Exercise details
Copy every entry exactly as given, minus the images.

+++ Raw data

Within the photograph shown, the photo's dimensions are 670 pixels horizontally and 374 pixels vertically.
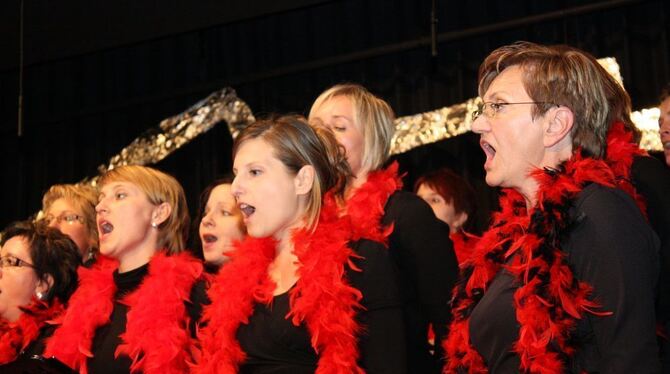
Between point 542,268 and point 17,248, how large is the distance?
6.90 feet

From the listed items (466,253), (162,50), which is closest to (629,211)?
(466,253)

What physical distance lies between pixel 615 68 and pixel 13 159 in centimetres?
361

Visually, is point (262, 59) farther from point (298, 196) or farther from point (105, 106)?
point (298, 196)

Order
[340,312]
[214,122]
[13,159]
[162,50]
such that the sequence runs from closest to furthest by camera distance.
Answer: [340,312], [214,122], [162,50], [13,159]

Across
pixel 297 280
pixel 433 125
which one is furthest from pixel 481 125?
pixel 433 125

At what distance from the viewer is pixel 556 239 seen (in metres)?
1.67

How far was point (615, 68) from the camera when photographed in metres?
3.59

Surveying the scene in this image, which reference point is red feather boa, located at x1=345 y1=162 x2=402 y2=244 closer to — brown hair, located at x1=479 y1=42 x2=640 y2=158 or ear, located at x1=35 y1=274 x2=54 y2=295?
brown hair, located at x1=479 y1=42 x2=640 y2=158

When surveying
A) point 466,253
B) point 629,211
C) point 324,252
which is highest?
point 629,211

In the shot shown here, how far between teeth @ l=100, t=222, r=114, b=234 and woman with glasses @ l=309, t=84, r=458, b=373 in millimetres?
732

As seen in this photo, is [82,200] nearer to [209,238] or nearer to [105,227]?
[209,238]

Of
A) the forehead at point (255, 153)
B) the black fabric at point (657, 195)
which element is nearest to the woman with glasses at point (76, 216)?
the forehead at point (255, 153)

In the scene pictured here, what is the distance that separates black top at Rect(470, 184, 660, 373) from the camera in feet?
5.07

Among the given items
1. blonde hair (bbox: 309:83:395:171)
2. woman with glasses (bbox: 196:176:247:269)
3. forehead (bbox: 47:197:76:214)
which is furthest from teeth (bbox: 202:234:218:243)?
blonde hair (bbox: 309:83:395:171)
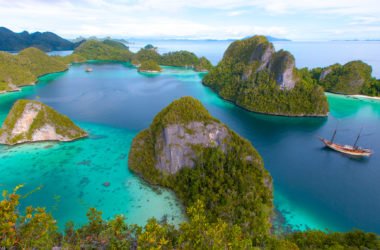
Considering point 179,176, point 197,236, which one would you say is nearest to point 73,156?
point 179,176

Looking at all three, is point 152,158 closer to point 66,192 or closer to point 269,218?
point 66,192

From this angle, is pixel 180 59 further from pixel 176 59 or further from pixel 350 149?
pixel 350 149

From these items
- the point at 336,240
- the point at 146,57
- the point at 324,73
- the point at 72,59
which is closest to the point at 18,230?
the point at 336,240

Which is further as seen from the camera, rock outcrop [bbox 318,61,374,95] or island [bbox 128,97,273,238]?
rock outcrop [bbox 318,61,374,95]

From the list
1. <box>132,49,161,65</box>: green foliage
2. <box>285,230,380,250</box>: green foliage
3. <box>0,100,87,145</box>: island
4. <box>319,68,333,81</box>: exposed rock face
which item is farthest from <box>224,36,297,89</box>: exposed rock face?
<box>132,49,161,65</box>: green foliage

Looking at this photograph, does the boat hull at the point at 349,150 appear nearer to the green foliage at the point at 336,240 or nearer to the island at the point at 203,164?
the island at the point at 203,164

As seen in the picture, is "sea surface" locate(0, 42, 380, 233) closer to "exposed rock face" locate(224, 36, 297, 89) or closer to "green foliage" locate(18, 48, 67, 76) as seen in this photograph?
"exposed rock face" locate(224, 36, 297, 89)

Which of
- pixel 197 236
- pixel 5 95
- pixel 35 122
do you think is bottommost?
pixel 5 95
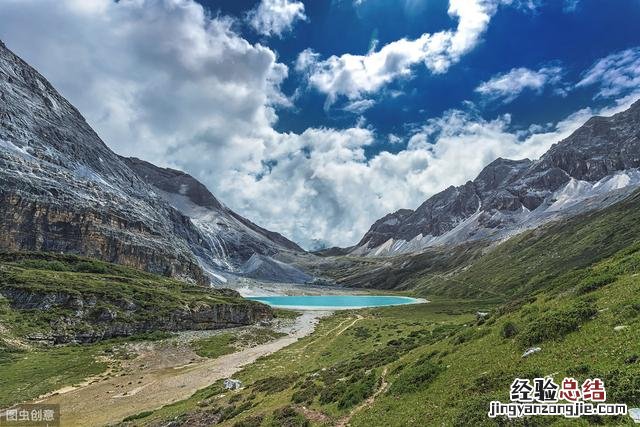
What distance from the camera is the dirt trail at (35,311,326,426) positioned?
4062 centimetres

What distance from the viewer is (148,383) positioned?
52188 mm

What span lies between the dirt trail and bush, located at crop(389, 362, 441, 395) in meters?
30.1

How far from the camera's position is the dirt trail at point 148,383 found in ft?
133

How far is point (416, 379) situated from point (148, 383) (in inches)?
1709

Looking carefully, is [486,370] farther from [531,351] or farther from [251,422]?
[251,422]

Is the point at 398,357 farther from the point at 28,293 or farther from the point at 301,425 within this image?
the point at 28,293

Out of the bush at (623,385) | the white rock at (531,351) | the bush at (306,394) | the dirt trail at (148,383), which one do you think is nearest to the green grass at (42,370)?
the dirt trail at (148,383)

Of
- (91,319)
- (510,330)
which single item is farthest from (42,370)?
(510,330)

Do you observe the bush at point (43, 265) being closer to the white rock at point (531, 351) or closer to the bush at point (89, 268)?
the bush at point (89, 268)

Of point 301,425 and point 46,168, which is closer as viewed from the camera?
point 301,425

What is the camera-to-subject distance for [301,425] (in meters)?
24.0

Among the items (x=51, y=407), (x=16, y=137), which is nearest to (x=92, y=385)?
(x=51, y=407)

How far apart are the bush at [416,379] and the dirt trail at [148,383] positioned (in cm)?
3007

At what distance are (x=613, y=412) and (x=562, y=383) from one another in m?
2.92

++++++

Exercise result
Within the photograph shown, the photo's dimensions are 670 pixels horizontally and 374 pixels vertically.
Between point 542,268 and point 17,248, how large is the distance?
6.90 feet

From the listed items (466,253), (162,50), which is closest to (629,211)?
(466,253)

What physical distance lies between pixel 615 68 and pixel 13 159 in centimetres?
361

Visually, is point (262, 59) farther from point (298, 196) or farther from point (105, 106)?
point (298, 196)

Order
[340,312]
[214,122]
[13,159]
[162,50]
such that the sequence runs from closest to furthest by camera distance.
Answer: [340,312], [214,122], [162,50], [13,159]

Across
pixel 297 280
pixel 433 125
which one is furthest from pixel 481 125?
pixel 433 125

At what distance from the viewer is pixel 556 239 seen (in metres)?
1.67

How far was point (615, 68) from the camera when photographed in metres?
3.59

Surveying the scene in this image, which reference point is red feather boa, located at x1=345 y1=162 x2=402 y2=244 closer to — brown hair, located at x1=479 y1=42 x2=640 y2=158 or ear, located at x1=35 y1=274 x2=54 y2=295?
brown hair, located at x1=479 y1=42 x2=640 y2=158

When surveying
A) point 466,253
B) point 629,211
C) point 324,252
which is highest?
point 629,211

In the shot shown here, how far between teeth @ l=100, t=222, r=114, b=234 and woman with glasses @ l=309, t=84, r=458, b=373 in millimetres?
732

As seen in this photo, is [82,200] nearer to [209,238] or nearer to [105,227]?
[209,238]

Of
A) the forehead at point (255, 153)
B) the black fabric at point (657, 195)
which element is nearest to the woman with glasses at point (76, 216)?
the forehead at point (255, 153)

In the scene pictured here, what is the distance that separates black top at Rect(470, 184, 660, 373) from the camera in feet?
5.07

Among the given items
1. blonde hair (bbox: 309:83:395:171)
2. woman with glasses (bbox: 196:176:247:269)
3. forehead (bbox: 47:197:76:214)
which is furthest from teeth (bbox: 202:234:218:243)?
blonde hair (bbox: 309:83:395:171)
Considering point 179,176, point 197,236, which one would you say is nearest to point 73,156?
point 179,176

Looking at all three, is point 152,158 closer to point 66,192 or closer to point 269,218?
point 66,192

From this angle, is pixel 180 59 further from pixel 176 59 or further from pixel 350 149?
pixel 350 149

From these items
- the point at 336,240
- the point at 146,57
- the point at 324,73
- the point at 72,59
which is closest to the point at 18,230?
the point at 336,240

Which is further as seen from the camera, rock outcrop [bbox 318,61,374,95] or island [bbox 128,97,273,238]?
rock outcrop [bbox 318,61,374,95]

From the list
1. <box>132,49,161,65</box>: green foliage
2. <box>285,230,380,250</box>: green foliage
3. <box>0,100,87,145</box>: island
4. <box>319,68,333,81</box>: exposed rock face
which item is farthest from <box>224,36,297,89</box>: exposed rock face?
<box>132,49,161,65</box>: green foliage

Looking at this photograph, does the boat hull at the point at 349,150 appear nearer to the green foliage at the point at 336,240 or nearer to the island at the point at 203,164?
the island at the point at 203,164

As seen in the picture, is "sea surface" locate(0, 42, 380, 233) closer to "exposed rock face" locate(224, 36, 297, 89) or closer to "green foliage" locate(18, 48, 67, 76) as seen in this photograph?
"exposed rock face" locate(224, 36, 297, 89)

Which of
- pixel 197 236
- pixel 5 95
- pixel 35 122
do you think is bottommost?
pixel 5 95
What distance from the camera is the dirt trail at (35,311,326,426) positioned?
4062 centimetres

What distance from the viewer is (148,383) positioned?
52188 mm

What span lies between the dirt trail and bush, located at crop(389, 362, 441, 395) in meters?
30.1

How far from the camera's position is the dirt trail at point 148,383 found in ft?
133

How far is point (416, 379) situated from point (148, 383) (in inches)?
1709

Looking carefully, is [486,370] farther from [531,351] or farther from [251,422]?
[251,422]

Is the point at 398,357 farther from the point at 28,293 or farther from the point at 301,425 within this image?
the point at 28,293

Out of the bush at (623,385) | the white rock at (531,351) | the bush at (306,394) | the dirt trail at (148,383), which one do you think is nearest to the green grass at (42,370)?
the dirt trail at (148,383)

Of
- (91,319)
- (510,330)
which single item is farthest from (42,370)?
(510,330)

Do you observe the bush at point (43, 265) being closer to the white rock at point (531, 351) or closer to the bush at point (89, 268)?
the bush at point (89, 268)

Of point 301,425 and point 46,168, which is closer as viewed from the camera?
point 301,425

What is the camera-to-subject distance for [301,425] (in meters)?
24.0

Among the items (x=51, y=407), (x=16, y=137), which is nearest to (x=92, y=385)?
(x=51, y=407)

How far apart are the bush at [416,379] and the dirt trail at [148,383] positioned (in cm)?
3007

At what distance are (x=613, y=412) and (x=562, y=383) from one another in m?
2.92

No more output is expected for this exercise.